EnterpriseDB/repmgr

segfault occurs when "repmgr standby clone" is executed in certain situation

Closed this issue · 7 comments

After completion of failover process, we're trying to bring the former primary server as standby using "repmgr standby clone" command. however when we executed the standby clone command, segfault occurred.

How to reproduce the issue:

under the Environment described below, type the command
"repmgr -h node_2 -U repmgr -d experdb -f /experdb/app/postgres/etc/repmgr.conf --upstream-node-id=2 standby clone"

output:

[experdb@node1 ~]$ repmgr -h node2 -U repmgr -d experdb -f /experdb/app/postgres/etc/repmgr.conf --upstream-node-id=2 standby clone
NOTICE: destination directory "/data" provided
INFO: connecting to source node
DETAIL: connection string is: user=repmgr host=node2 dbname=experdb
DETAIL: current installation size is 30 MB
Segmentation fault

Environment

CentOS 7.6.1810
repmgr 5.1.0
PostgreSQL 11.7
1 primary, 1 standby (2 node)

output of "repmgr cluster show" command (after the failover)

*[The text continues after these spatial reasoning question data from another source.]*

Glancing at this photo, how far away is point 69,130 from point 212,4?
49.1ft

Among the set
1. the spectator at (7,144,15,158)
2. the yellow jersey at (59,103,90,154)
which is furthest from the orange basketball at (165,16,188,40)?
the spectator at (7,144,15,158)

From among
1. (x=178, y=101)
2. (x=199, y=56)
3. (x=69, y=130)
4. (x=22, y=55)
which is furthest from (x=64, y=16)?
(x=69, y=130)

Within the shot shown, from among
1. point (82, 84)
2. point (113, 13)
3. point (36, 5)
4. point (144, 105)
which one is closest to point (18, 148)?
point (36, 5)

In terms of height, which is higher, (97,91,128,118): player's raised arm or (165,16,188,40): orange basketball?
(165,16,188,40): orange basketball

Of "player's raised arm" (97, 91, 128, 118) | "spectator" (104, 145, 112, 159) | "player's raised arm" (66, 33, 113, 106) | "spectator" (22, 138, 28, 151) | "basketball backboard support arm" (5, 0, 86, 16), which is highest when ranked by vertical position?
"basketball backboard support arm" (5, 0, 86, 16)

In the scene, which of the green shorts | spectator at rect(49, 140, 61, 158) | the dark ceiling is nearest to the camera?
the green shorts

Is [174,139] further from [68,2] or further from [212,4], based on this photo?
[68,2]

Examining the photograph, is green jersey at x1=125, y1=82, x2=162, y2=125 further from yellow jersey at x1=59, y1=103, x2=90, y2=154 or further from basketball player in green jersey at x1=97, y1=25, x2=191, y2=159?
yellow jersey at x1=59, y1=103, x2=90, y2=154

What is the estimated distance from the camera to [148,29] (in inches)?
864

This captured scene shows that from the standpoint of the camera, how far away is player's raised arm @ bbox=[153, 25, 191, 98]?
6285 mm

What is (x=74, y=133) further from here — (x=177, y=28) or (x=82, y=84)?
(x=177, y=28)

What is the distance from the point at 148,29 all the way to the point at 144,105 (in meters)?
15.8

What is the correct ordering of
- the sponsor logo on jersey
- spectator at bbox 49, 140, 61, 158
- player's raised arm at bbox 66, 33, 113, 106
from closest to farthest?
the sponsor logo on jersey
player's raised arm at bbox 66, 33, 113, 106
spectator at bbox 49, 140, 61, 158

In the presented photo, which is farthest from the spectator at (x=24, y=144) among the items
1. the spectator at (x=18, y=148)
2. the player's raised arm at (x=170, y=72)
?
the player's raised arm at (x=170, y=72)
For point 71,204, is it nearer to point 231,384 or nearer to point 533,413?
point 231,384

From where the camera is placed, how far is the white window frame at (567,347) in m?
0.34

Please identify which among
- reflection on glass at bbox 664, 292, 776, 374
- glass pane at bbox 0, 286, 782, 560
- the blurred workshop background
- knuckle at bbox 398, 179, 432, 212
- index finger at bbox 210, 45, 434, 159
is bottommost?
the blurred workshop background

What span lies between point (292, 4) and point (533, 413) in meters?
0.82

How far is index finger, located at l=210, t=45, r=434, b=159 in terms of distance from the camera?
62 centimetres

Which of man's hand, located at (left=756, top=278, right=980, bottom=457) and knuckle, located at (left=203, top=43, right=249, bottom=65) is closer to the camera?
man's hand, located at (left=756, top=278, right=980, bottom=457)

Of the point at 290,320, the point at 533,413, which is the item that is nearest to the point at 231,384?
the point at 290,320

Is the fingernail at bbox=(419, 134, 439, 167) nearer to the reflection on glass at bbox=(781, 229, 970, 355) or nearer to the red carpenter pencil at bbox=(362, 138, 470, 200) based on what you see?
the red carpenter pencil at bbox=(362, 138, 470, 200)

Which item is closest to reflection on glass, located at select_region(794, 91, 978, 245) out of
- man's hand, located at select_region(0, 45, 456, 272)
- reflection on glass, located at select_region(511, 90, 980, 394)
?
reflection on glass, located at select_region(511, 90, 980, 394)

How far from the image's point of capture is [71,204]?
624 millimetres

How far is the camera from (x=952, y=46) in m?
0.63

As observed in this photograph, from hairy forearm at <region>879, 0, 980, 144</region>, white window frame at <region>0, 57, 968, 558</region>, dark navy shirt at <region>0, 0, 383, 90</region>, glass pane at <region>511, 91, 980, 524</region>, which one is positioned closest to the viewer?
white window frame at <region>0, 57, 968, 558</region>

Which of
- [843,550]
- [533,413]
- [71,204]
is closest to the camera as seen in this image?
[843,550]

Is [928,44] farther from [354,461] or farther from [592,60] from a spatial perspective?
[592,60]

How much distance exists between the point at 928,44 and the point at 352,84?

[experdb@node2 etc]$ repmgr cluster show
 ID | Name  | Role    | Status    | Upstream | Location | Priority | Timeline | Connection string
----+-------+---------+-----------+----------+----------+----------+----------+---------------------------------------------------------
 1  | node1 | primary | - failed  | ?        | default  | 100      |          | host=node1 user=repmgr dbname=experdb connect_timeout=2
 2  | node2 | primary | * running |          | default  | 100      | 4        | host=node2 user=repmgr dbname=experdb connect_timeout=2

WARNING: following issues were detected

  - unable to connect to node "node1" (ID: 1)

inside "/etc/hosts" file

127.0.0.1   localhost localhost.localdomain localhost4 localhost4.localdomain4
::1         localhost localhost.localdomain localhost6 localhost6.localdomain6
127.0.0.1 node1
192.168.56.57 node2

P.S. interestingly, when we take the 3rd row from the "/etc/hosts" file, repmgr command is not occurring segfault.

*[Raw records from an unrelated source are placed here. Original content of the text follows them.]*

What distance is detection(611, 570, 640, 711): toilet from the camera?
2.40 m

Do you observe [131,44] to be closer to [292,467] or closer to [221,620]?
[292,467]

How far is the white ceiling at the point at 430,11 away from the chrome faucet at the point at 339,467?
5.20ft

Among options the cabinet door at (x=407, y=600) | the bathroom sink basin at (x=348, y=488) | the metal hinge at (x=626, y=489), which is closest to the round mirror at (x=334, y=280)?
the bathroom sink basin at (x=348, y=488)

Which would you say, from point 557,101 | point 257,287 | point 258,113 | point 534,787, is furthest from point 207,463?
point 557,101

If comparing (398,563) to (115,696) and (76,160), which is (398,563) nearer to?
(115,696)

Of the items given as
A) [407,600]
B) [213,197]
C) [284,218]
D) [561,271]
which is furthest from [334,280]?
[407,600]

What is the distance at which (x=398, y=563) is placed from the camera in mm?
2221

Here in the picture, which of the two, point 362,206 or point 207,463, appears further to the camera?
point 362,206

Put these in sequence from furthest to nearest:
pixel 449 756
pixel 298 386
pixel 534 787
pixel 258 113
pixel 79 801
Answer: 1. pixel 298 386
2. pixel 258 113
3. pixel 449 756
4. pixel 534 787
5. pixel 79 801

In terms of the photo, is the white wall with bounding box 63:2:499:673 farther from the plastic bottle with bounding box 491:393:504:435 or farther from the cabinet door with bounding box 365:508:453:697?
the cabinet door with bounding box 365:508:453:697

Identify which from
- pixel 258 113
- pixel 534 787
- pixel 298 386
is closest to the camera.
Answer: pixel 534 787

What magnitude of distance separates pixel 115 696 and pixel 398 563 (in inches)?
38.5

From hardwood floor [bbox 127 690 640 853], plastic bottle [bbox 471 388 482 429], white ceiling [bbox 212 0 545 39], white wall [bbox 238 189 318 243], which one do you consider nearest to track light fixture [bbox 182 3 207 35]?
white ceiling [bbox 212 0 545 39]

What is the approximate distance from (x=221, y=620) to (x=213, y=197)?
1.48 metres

If possible, could you run the standby clone command at DEBUG log level and maximum verbosity, e.g.:

repmgr -h node2 -U repmgr -d experdb -f /experdb/app/postgres/etc/repmgr.conf --upstream-node-id=2 standby clone -LDEBUG --verbose

If possible, could you run the standby clone command at DEBUG log level and maximum verbosity, e.g.:

repmgr -h node2 -U repmgr -d experdb -f /experdb/app/postgres/etc/repmgr.conf --upstream-node-id=2 standby clone -LDEBUG --verbose
[experdb@node1 data]$ repmgr -h node2 -U repmgr -d experdb -f /experdb/app/postgres/etc/repmgr.conf --upstream-node-id=2 standby clone -LDEBUG --verbose
NOTICE: using provided configuration file "/experdb/app/postgres/etc/repmgr.conf"
NOTICE: destination directory "/data" provided
DEBUG: check_source_server()
INFO: connecting to source node
DETAIL: connection string is: user=repmgr host=node2 dbname=experdb
DEBUG: set_config():
  SET synchronous_commit TO 'local'
DEBUG: get_cluster_size():
SELECT pg_catalog.pg_size_pretty(pg_catalog.sum(pg_catalog.pg_database_size(oid))::bigint)       FROM pg_catalog.pg_database
DETAIL: current installation size is 30 MB
DEBUG: get_recovery_type(): SELECT pg_catalog.pg_is_in_recovery()
DEBUG: get_recovery_type(): SELECT pg_catalog.pg_is_in_recovery()
DEBUG: get_all_node_records():
  SELECT n.node_id, n.type, n.upstream_node_id, n.node_name,  n.conninfo, n.repluser, n.slot_name, n.location, n.priority, n.active, n.config_file, '' AS upstream_node_name, NULL AS attached     FROM repmgr.nodes n ORDER BY n.node_id
DEBUG: clear_node_info_list() - closing open connections
DEBUG: clear_node_info_list() - unlinking
DEBUG: 2 node records returned by source node
DEBUG: connecting to: "user=repmgr connect_timeout=2 dbname=experdb host=node1 fallback_application_name=repmgr"
ERROR: connection to database failed
DETAIL:
could not connect to server: Connection refused
        Is the server running on host "node1" (127.0.0.1) and accepting
        TCP/IP connections on port 5432?

DETAIL: attempted to connect using:
  user=repmgr connect_timeout=2 dbname=experdb host=node1 fallback_application_name=repmgr
DEBUG: connecting to: "user=repmgr connect_timeout=2 dbname=experdb host=node2 fallback_application_name=repmgr"
DEBUG: set_config():
  SET synchronous_commit TO 'local'
DEBUG: clear_node_info_list() - closing open connections
Segmentation fault
[experdb@node1 data]$

Thanks for the quick reply. here's what you've asked.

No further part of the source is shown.